İşgale ve NATO'ya karşı çıkmak gerekiyor
"Barış olması en çok bize yarar. Biz NATO ülkesiyiz ama bugün bir taraf olmamız doğru değil. Savaş konusunda ezilenin, zayıfın tarafında olmak doğru olur.”
Fotoğraf: Ukrayna Acil Durumlar Servisi
TEMSA işçisi
Adana
Maalesef bu şekilde gittiği sürece savaşlar bitmez. Amerika parmağını dokundurduğu her yere demokrasi, barış götüreceğim diyerek giriyor ama gerçekte neler olduğunu Irak’ta, Suriye’de, Afganistan’da gördük.
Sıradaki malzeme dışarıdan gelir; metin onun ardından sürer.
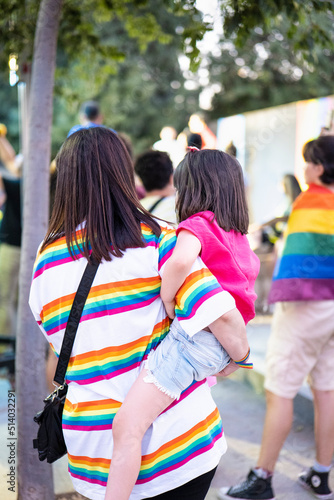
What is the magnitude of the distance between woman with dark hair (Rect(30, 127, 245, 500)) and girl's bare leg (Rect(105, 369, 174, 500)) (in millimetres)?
40

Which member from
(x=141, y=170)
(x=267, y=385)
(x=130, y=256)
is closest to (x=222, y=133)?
(x=141, y=170)

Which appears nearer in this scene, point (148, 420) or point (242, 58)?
point (148, 420)

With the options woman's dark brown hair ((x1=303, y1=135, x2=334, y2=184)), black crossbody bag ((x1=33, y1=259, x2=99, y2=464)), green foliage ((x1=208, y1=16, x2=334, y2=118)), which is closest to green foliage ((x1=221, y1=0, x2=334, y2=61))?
woman's dark brown hair ((x1=303, y1=135, x2=334, y2=184))

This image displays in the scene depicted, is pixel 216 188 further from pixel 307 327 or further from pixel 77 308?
pixel 307 327

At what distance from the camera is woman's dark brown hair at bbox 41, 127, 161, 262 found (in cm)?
158

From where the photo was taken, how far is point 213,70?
49.0 feet

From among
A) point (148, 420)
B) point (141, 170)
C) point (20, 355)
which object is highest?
point (141, 170)

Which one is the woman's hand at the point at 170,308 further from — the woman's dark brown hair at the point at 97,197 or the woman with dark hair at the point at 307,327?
the woman with dark hair at the point at 307,327

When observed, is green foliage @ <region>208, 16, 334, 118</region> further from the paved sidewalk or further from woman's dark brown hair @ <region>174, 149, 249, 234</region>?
woman's dark brown hair @ <region>174, 149, 249, 234</region>

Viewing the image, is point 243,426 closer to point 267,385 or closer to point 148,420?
point 267,385

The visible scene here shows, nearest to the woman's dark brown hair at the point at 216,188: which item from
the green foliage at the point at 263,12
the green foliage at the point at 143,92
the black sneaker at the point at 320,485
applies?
the green foliage at the point at 263,12

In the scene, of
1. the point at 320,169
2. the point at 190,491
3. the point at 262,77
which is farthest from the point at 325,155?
the point at 262,77

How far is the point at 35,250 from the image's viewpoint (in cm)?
269

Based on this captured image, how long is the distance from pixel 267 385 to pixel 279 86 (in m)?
13.5
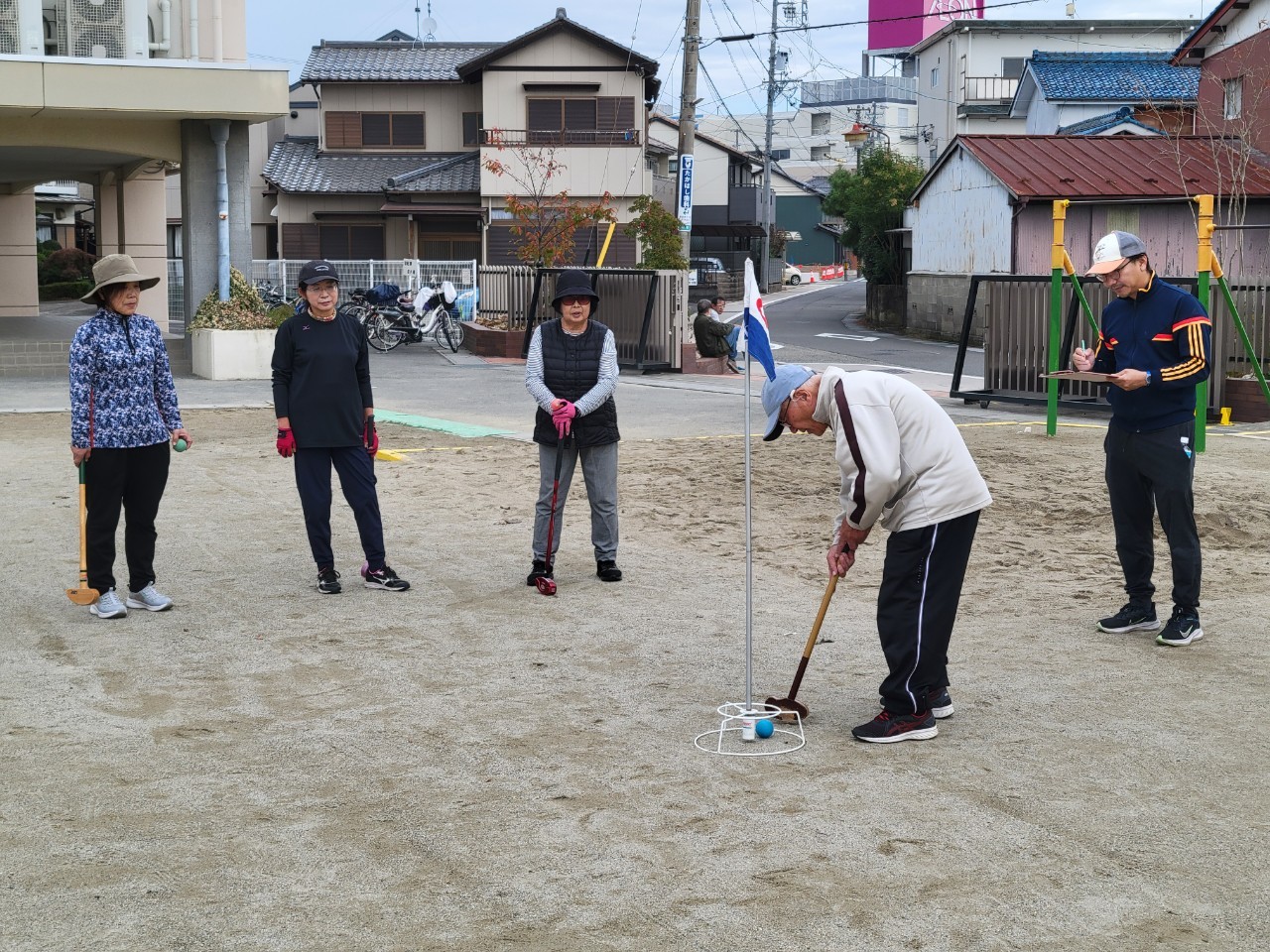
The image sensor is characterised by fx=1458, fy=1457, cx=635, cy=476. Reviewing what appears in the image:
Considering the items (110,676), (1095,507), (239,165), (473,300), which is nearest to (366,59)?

Yazılıp çizilenlerden biliyoruz Vietnam’da neler yapıldığını. NATO’nun, Amerika’nın amacı, (Türkiye’nin içerisinde İncirlik’e Malatya’ya hava, radar üsleri kurmak gibi) bir yere müdahale edeceği zaman işine geldiği gibi oradan müdahale etmek, bölgeyi kontrol altında tutmak. Geçmişte Türkiye’de İncirlik’teki üsten Körfez krizi zamanında, Irak’a müdahalede birçok savaş uçağı kalktı. Yakın ülkelerin içerisine üs kurarak kendini daha hakim bir konuma getiriyor. Şimdi bize de pek ihtiyacı kalmadığı söyleniyor. Irak’ta sınıra yakın bir bölgede buradakinden daha büyük üs kurulduğu söyleniyor. Önceden müdahale etmek istedikleri zamanlarda bizim hükümetler izin vermeyebiliyordu, Irak Tezkeresi’nde öyle olmuştu. Şimdi o sorunda ortadan kalkmış oluyor.
"NATO NİYE ÜS KURUYOR?"
Fabrikada arkadaşlarla Ukrayna-Rusya savaşıyla ilgili muhabbetimizde genel bakış şu: Rusya’nın bu konuda haklı tarafı var. Rusya, NATO ve Amerika’nın ülkesinin çevresinde herhangi bir yere üs kurmasını istemiyor. Biz de bunu tasvip etmiyoruz ama Rusya’nın Ukrayna’ya müdahalesi yanlış. Silahla, savaşla olmamalıydı. Başka şekilde olmalıydı. Savaştan öncesini pek de takip etmemiştik. Ortadoğu’da yaptıkları gibi Rusya’yı da çevreleyip oraya da üsler kurmak istiyor. Bunun da Rusya farkında. Irak, Suriye gibi küçük ülke de değil.
Barış olması en çok bize yarar. Biz NATO ülkesiyiz ama bugün bir taraf olmamız doğru değil. Savaş konusunda ezilenin, zayıfın tarafında olmak doğru olur. Türkiye ara bulucu rolüne girdi ama ne kadar yerine getirir bilemiyoruz. Kendi ülkemiz için Erdoğan’ın kullandığı söylemlere baktığımda hiç de samimi olduğunu düşünüyorum. Ekrana çıkıp söyledikleri ile yaptıkları da tamamen uyuşmuyor, bu konuda da samimi olduğunu düşünmüyorum.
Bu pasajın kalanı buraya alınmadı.